London, Ont., teen inspires cosplay-themed blood donation campaign growing worldwide

·3 min read
Jack Malott-Clarke, 13, of London, Ont., dressed as Captain America, started the Suit up for Jack cosplay-themed campaign advocating for blood donations. Cosplayers can donate while dressed in costumes.  (Isha Bhargava/CBC - image credit)
Jack Malott-Clarke, 13, of London, Ont., dressed as Captain America, started the Suit up for Jack cosplay-themed campaign advocating for blood donations. Cosplayers can donate while dressed in costumes. (Isha Bhargava/CBC - image credit)

Thirteen-year-old Jack Malott-Clarke of London, Ont., has been a comic book fan his entire life. He loves dressing up as some of his favourite characters and attending annual Comic Con events. 

But his world changed in 2019 when at age 10, he was diagnosed with severe aplastic anemia — his body is unable to produce new blood cells and platelets, causing an empty bone marrow.

Jack's condition requires him to have a blood transfusion at least twice a week. To date, he's received about 130 units of blood and platelets, but that's becoming more challenging with the blood shortage in Canada.

"A lot of people don't donate blood or platelets because maybe they're scared, but you really should because it saves lives," he said. "It saved mine and many other kids' lives."

This inspired Jack to combine his love for cosplay with his need for blood, and start a cosplay-themed social media campaign called Suit up for Jack — it involves people donating blood while dressing up in costumes.

The campaign is now in four other countries.

More than a dozen cosplayers showed up to Canadian Blood Services on Wharncliffe Road South in London on Monday to roll up their sleeves.

Eric Terry, dressed as Spiderman, was one of them.
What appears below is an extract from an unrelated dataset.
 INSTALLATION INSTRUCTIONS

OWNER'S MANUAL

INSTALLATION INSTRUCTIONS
"I've been donating blood since I was 18 and I'm 32 now, so a long time," he said. "It's touched a lot of friends and family in my life and it's a great cause, so I've kept it going."

Isha Bhargava/CBC
Isha Bhargava/CBC

Terry started donating after hearing the story of his friend, who had three liver transplants before she was seven.

"Every pint of blood saves three people's lives. We're in such a blood shortage especially in the summer with heat waves. It's really important for people to donate and we need them to," he said.
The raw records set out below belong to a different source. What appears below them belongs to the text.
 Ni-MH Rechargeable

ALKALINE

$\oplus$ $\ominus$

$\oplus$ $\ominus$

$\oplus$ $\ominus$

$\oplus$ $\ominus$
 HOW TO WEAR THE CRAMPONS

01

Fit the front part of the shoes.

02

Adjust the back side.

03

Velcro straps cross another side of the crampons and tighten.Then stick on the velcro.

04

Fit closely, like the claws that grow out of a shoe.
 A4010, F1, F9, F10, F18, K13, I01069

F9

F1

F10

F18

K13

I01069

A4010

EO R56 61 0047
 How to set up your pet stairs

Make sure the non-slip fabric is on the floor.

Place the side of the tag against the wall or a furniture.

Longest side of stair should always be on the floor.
"The fact that this has grown past London just blows my mind! It's absolutely incredible to see people from around the world coming out to support those in need."

'Easiest thing in the world to do'

Isha Bhargava/CBC
Isha Bhargava/CBC

Jack's anemia weakens his immune system, causing frequent nosebleeds and petechiae — spots that appear on the skin due to bleeding — and makes him really tired.

"I missed two years of school because of my aplastic, I haven't seen my friends as much and I have to wear masks everywhere I go because if I get sick it'll be really bad," he said.

After donating for the first time last year, Zachary Peebles learned he's a universal donor. He's now made it an annual tradition to give blood.

"It's a good way to give back to the community and it really helps someone. It's the easiest thing in the world to do just to lay there and let them take blood, and you save so many lives — that's an excellent thing."

Isha Bhargava/CBC
Isha Bhargava/CBC

Cosplayers can be literal superheroes and save lives, said Timothy Drake, the campaign's social media manager.

"We thought it was a unique idea to involve cosplayers. There's an urgent need for blood in Canada. They're really in trouble. You wouldn't believe how many children have blood-related diseases."

Isha Bhargava/CBC
Isha Bhargava/CBC

With the campaign celebrating its first anniversary, Jack's grateful for the support he's received and hopes the campaign makes its way to as many countries as possible.

"If people like me don't get blood then we can't live, if it goes worldwide, then kids all around the world are going to have their lives saved."